Dillon grinned at her and tossed his hat to the ground. “I knew it.” The sun glinted off his chestnut hair, gleaming red highlights kissed by the sun. He reached out and brushed the back of his hand across her cheek.
“Sometimes I just don’t know what to think about you,” Grace admitted. “You infuriate me one minute, and then…” How could she admit that she was falling in love with him? She couldn’t.
“And then…” he prompted.
“And then you kiss me, or smile at me, and like a fool I forgive you anything.”

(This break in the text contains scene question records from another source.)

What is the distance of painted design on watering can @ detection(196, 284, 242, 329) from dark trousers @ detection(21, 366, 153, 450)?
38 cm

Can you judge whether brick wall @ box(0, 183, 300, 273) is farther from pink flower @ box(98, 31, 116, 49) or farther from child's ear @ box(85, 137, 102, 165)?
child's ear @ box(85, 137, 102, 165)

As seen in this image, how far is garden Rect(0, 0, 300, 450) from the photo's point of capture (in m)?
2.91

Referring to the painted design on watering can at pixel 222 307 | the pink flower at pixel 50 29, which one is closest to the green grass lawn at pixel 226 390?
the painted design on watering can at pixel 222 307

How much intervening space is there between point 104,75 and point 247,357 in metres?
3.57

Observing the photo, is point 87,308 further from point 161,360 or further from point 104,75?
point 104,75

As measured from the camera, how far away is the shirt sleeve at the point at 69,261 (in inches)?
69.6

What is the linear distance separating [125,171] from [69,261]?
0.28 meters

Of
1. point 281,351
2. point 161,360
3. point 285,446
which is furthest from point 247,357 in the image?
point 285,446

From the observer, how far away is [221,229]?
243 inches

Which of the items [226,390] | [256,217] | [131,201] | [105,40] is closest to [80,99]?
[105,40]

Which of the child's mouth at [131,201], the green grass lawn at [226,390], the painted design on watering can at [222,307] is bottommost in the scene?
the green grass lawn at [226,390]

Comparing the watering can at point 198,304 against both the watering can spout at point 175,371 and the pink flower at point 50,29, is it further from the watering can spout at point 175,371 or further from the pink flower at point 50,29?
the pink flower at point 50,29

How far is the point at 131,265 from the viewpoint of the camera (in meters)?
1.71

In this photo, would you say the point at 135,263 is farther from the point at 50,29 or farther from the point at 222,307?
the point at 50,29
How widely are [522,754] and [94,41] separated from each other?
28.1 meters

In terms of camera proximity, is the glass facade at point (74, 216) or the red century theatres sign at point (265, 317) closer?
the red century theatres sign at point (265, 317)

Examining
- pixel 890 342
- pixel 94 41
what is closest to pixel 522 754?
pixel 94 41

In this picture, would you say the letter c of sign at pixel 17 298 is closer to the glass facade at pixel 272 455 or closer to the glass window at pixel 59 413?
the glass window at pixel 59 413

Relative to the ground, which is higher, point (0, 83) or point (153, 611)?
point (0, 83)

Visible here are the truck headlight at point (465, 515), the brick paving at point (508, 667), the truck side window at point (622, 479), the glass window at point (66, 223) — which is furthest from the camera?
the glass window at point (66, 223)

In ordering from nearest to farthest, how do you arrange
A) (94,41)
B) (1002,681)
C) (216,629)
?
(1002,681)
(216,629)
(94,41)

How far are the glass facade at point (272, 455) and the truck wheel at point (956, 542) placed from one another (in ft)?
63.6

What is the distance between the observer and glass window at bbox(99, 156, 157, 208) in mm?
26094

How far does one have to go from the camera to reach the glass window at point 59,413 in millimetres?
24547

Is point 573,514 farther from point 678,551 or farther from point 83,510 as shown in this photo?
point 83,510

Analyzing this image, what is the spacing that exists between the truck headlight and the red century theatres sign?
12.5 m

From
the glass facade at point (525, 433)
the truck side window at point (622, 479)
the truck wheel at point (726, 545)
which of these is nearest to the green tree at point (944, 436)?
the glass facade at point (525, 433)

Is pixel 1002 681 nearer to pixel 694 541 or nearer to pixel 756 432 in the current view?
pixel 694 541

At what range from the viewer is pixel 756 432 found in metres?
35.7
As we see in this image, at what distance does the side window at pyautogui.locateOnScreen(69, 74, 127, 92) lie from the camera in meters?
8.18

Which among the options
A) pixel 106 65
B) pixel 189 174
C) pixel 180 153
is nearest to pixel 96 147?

In a heartbeat his face was close to hers, and then his lips were claiming hers. There was none of the tenderness she had come to expect from him, but a fierce and demanding possession that she welcomed. He held her tight, nestled her in his arms as he took her mouth.
He pressed her backward into the grass, and Grace wrapped her arms around his neck, pulling him to her. She wanted his weight against her, pressing against her, harder, hotter….
Without warning, she pushed against him and shot up.
“What’s wrong?” he asked, his voice low as he ran a finger over her cheek.
“I’m…I’m a mess,” Grace admitted, and she felt the heat rise in her cheeks. “I’m sitting here wearing a filthy borrowed dress, and my hair is all tangled, and I’m covered with sweat….”
“I like you covered with sweat,” Dillon said huskily, and he leaned forward and kissed her throat, flicking his tongue slowly across the pulse there. “I like the way it tastes, and the way it feels.” He ran a finger along the back of her neck, making her shiver.
“I’ve missed you,” he whispered, burying his face against her throat, scattering small, wild kisses against her skin. He unfastened the buttons at her neck, exposing the hollow at the base of her throat and giving that one spot his undivided attention.
Grace felt as if she were melting, slowly, wondrously, beneath his touch. She wound her fingers through his hair and held him to her, until that was no longer enough. Her hands skimmed along his shoulders and his back, his strong arms and the hands that touched her.